The letter drew attention to the Law School’s final examination period this spring coinciding with the month of Ramadan, which will begin in mid-April until mid-May. Finals exams at the Law School are scheduled to start on April 29 lasting until May 10.

“Expecting students to take exams on strict time constraints while fasting presents obvious concerns of performance that could significantly affect their class standing,” read the letter.

According to Keyes’ response, the Law School is working with the Muslim Law Students Association to making accommodations for students observing Ramadan, and “a number of variances were approved in response to individual student situations.”

Although student fees are determined by the Board of Regents, Garry Jenkins, dean of the Law School, said the Law School froze tuition last year for the first time in decades. Last Monday, the Law School hosted a town hall meeting, partially in response to the students’ letter, to communicate directly with students, he added.

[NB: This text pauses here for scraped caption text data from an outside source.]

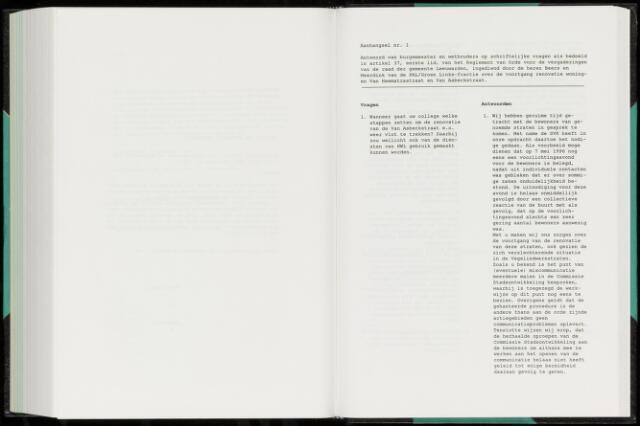 Raadsverslagen van de gemeente Leeuwarden, 1865-2007 (Schriftelijke vragen) 1997-01-01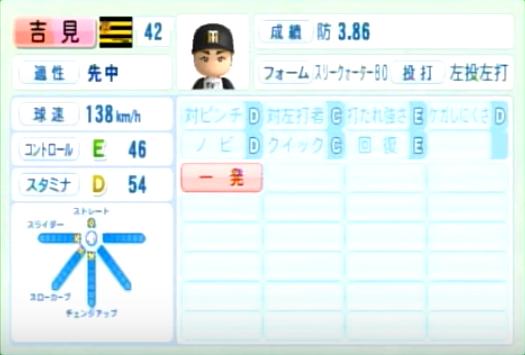 吉見_阪神タイガース_パワプロ能力データ_2014年シーズン終了時
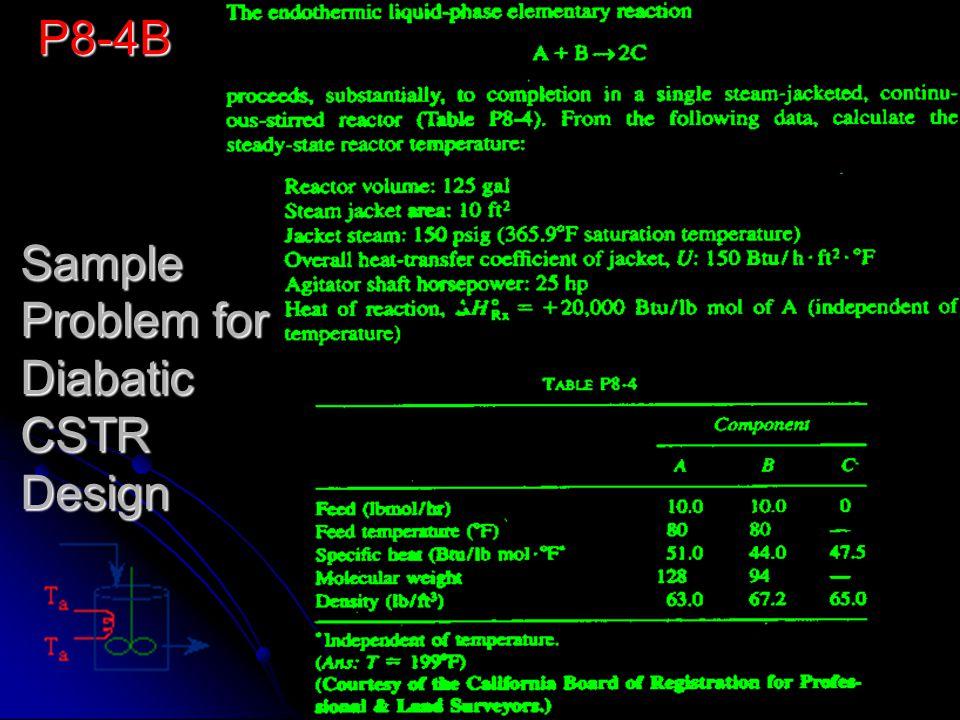 P8-4B Sample Problem for Diabatic CSTR Design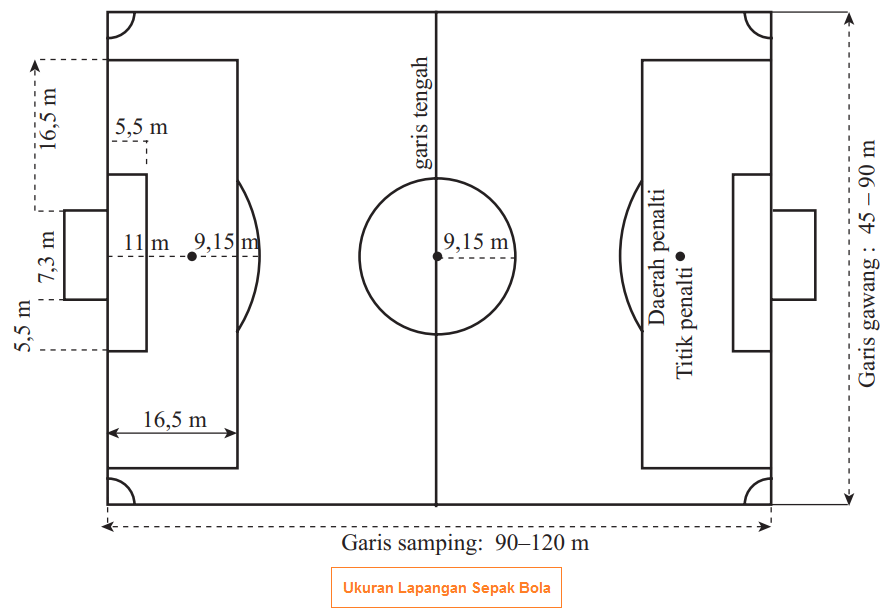Ukuran Dan Gambar Lapangan Sepak Bola Gawang Dan Bola Peralatan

“We’re committed to our students’ academic success and wellbeing, and we’re interested in removing as many barriers as we can,” Jenkins said. “That doesn’t mean that we can do everything in exactly the way every individual student asks, but that does mean we’ll continue to recognize their challenges and work really hard to address those issues as they arise.”

After attending the student town hall, Robinson said in an email that “while students could send in questions beforehand, it felt super scripted and the common theme was defensiveness and pointing to resources they already have.”

Keyes has reached out to Molina and Robinson to schedule a meeting to further discuss the letter. Keyes said she is continuing to communicate with students to address concerns.

“We ask the University administration to take these concerns to heart, and recognize the University of Minnesota community wants to do everything in our power to alleviate as many of the burdens of the COVID-19 pandemic for our peers as possible. But we can only do so with the full support and understanding of our university,” read the student’s letter.